The Republic Times
Nov. 30, 1950
Navy to bid "Fair winds and following seas" to the old Juggernauts
Yesterday the Navy officially struck the ROWS Michigan (BB-26) from the active register of warships and condemned her to the scrapyards in Chesapeake, Virginia. The Michigan which entered service in 1917 towards the end of the Great War served in both the Atlantic and the Pacific theaters of World War II and earned 12 battle stars for her gallant service to the nation. Unfortunately the Michigan, and many of the super dreadnaughts of her time are facing the scrapyard or preservation as museum ships as the Navy moves into the middle of the twentieth century. With fast and modern battleships taking their place and the striking power of the fleet revolving around the carrier, the battleships the likes of the Michigan are now considered obsolete despite their extensive upgrades during the war. In the four previous years, the Navy has also retired 11 other older battleships as the Navy consolidates and moves into the future. One thing is for certain though, the age of the dreadnaught has come to an end.

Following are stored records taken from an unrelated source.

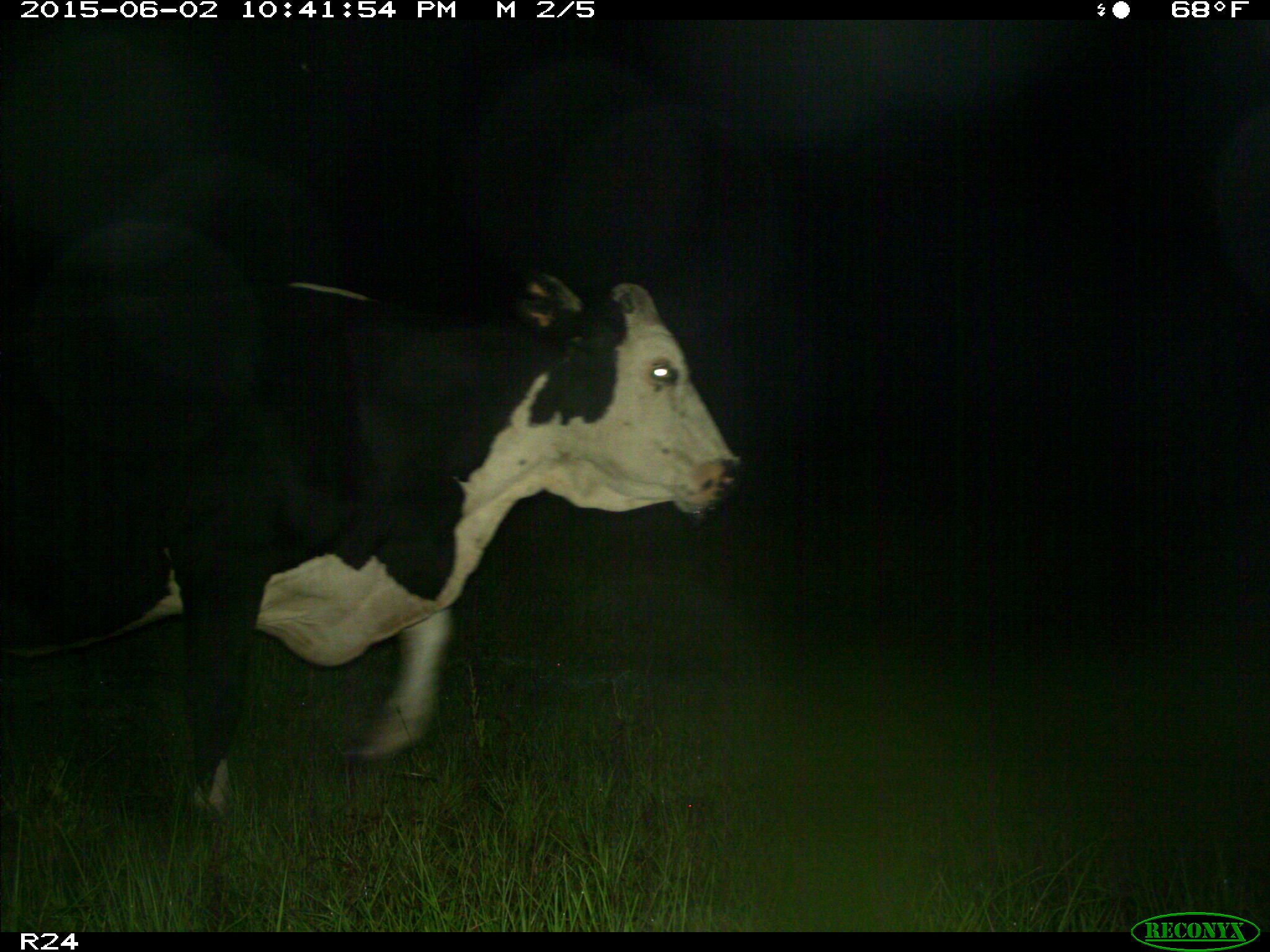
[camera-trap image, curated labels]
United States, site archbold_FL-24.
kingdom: Animalia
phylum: Chordata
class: Mammalia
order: Artiodactyla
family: Bovidae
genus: Bos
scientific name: Bos taurus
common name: domestic cow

ATCO Nuclear Program viewed with great enthusiasm
The Washingtonian presence in the nuclear industry has been nothing but immense since 1946 with the ending of the Second World War. Washington fully embraces the idea of atoms being used to power reactors that light homes, light up the streets and light up our lives. The idea of using atomics for peace is a promising venture as echoed by the Cerman president. At the same time, the Armed Forces have also expressed great interests in atomic usage. Since the dropping of Atomic Bombs on Japan that ended the war, the Armed Forces have continued to develop nuclear weapons to be even more powerful than those dropped four years prior. General James Hobbs of the Air Force makes the comment "To leave those war-winners in the past is nothing but foolish. Any enemies we encounter in the future must know that an attack against our great nation will be met with the entire arsenal of freedom!"

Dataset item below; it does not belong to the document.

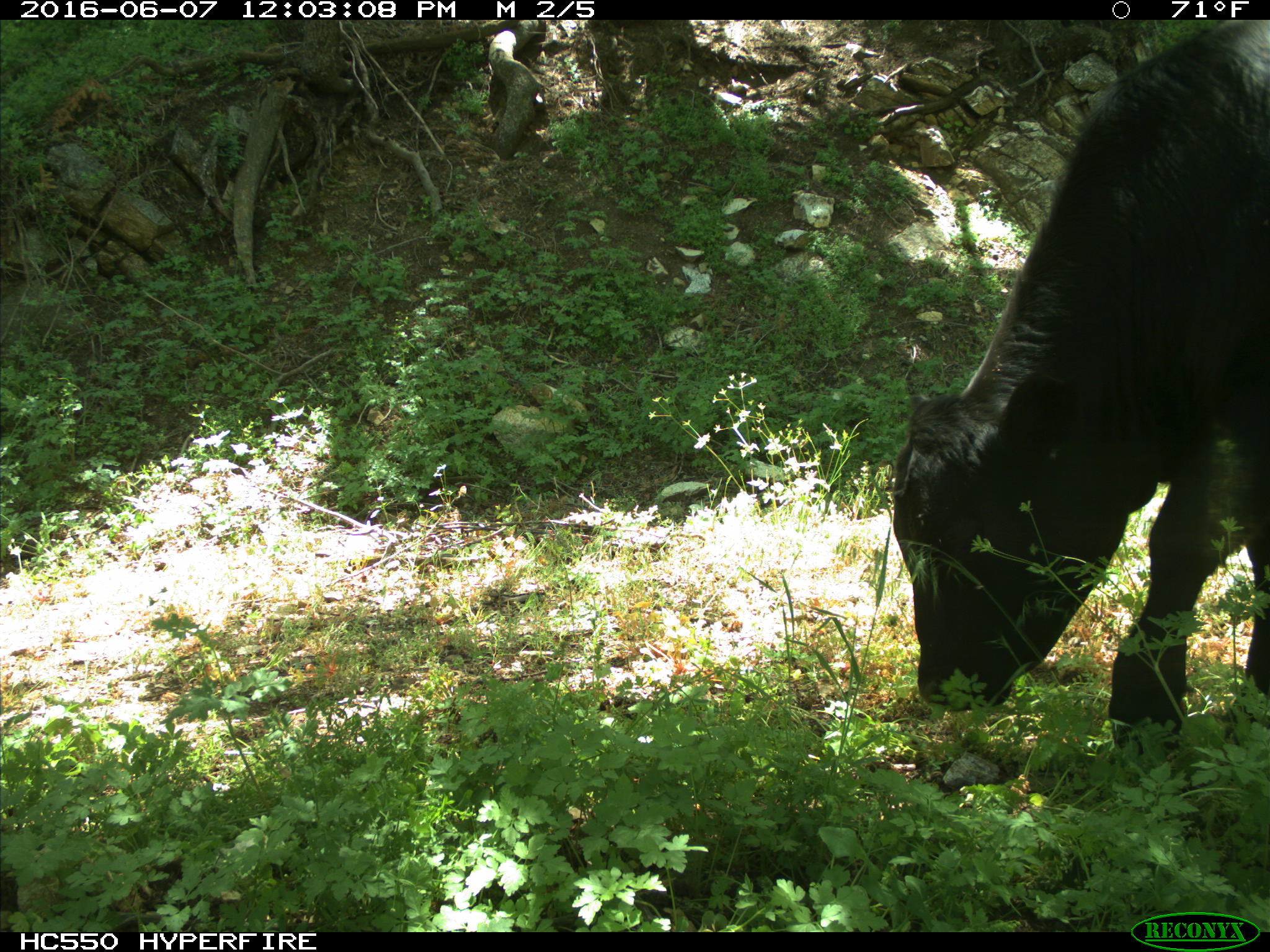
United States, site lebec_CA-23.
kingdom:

General Hobbs's remarks have come off to some in the government, especially the State Department as brash and worrisome and potentially threatening to nations that fought alongside Washington but do not hold the best historical relations with. The Secretary of State has stated that this was in no way a direct threat to any nation in particular.
Detroit on the rise!
With the end of the war and need for massive military contracts largely gone, the big automotive makers of Detroit including Horne Motor Company, North American Motors, and Continental Motors have gone back to making large swaths of civilian vehicles for the rapidly expanding middle class. Engineering techniques pioneered during the war have found their way into every day cars on the street, including hydraulic brakes and overhead valve engines have begun to replace mechanical brakes and flathead motors in huge numbers. The future looks bright for the Motor City and the companies and employees there as well.